By Benjamin Chiou
Date: Friday 24 May 2013
LONDON (ShareCast) - With market sentiment still fragile following the heavy sell-off of the past two days, defensive sectors were thriving on Friday as investors refrained from taking risk ahead of the long weekend.
Concerns about a scaling back of stimulus in the US and a slowdown in China saw the FTSE 100 drop 2.1% on Thursday and a further 0.8% on Friday afternoon. The Euro Stocks 600 index is currently heading for its worst two-day performance in 10 months.
Given that cyclical sectors - such as banking and mining - had a big role to play in driving London's benchmark index to 13-year highs earlier this week, they bore the brunt of the selling given concerns about the economic outlook.
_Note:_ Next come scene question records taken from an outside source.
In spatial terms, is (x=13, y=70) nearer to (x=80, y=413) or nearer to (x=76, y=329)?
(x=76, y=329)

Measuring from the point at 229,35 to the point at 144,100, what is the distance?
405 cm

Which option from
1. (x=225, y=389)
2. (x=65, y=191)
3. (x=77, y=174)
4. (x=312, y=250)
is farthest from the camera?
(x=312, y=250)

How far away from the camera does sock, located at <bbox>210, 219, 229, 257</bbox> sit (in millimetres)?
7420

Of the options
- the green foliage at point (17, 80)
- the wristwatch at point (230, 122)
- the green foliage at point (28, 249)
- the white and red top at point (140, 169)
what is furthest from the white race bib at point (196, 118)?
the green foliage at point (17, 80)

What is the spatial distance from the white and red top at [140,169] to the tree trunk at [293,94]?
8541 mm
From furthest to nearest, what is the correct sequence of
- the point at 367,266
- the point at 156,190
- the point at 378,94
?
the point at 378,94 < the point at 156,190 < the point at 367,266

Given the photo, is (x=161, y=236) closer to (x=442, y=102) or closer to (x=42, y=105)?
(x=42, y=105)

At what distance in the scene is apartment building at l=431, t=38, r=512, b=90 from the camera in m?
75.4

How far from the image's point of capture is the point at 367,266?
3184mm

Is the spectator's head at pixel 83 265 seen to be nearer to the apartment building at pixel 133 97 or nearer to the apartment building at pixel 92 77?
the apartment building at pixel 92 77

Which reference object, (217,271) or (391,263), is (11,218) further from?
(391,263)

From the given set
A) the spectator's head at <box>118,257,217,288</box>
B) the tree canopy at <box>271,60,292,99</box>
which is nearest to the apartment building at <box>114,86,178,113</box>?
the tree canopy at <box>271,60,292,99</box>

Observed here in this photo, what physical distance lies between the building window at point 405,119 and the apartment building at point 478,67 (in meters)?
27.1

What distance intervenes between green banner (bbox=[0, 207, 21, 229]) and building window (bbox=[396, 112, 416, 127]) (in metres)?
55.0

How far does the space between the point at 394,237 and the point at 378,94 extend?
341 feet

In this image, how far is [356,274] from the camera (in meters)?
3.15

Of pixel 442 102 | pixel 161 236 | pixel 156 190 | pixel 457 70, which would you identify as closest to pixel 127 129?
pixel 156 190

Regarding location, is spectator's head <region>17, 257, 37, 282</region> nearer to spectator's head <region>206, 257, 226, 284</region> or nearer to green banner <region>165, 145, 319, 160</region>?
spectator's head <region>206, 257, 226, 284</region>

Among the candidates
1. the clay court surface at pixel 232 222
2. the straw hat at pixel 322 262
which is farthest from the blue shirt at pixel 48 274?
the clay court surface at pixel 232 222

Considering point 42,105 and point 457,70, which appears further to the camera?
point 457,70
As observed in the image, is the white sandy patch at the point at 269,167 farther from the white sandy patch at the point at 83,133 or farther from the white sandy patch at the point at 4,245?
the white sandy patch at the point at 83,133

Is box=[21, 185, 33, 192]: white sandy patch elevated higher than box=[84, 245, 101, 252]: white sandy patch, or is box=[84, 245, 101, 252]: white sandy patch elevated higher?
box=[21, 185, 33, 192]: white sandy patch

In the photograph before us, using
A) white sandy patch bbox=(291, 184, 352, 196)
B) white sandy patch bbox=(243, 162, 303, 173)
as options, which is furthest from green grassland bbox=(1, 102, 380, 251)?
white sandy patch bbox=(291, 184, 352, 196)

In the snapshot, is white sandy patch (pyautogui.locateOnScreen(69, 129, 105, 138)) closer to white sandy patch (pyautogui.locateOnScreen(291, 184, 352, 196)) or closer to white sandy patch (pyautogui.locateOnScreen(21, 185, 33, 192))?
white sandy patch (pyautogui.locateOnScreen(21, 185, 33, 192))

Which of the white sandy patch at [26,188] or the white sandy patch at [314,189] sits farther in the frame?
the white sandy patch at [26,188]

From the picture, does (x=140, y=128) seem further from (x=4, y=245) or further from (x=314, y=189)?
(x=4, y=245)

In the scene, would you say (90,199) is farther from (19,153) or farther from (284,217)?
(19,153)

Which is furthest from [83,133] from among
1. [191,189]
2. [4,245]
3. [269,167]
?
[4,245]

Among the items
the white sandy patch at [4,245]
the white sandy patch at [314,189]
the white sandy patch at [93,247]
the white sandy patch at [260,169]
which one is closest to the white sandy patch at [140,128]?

ENRC, RBS and HSBC were registering moderate losses before the close of trade.
Defensive categories, in contrast to riskier cyclicals, tend to hold up relatively well in times of economic difficulty. These sectors – such as utilities, real estate, pharmaceuticals and telecoms – offer services that people need in spite of the economic outlook.
As such, Shire, Severn Trent, Imperial Tobacco and Vodafone were among the best performers.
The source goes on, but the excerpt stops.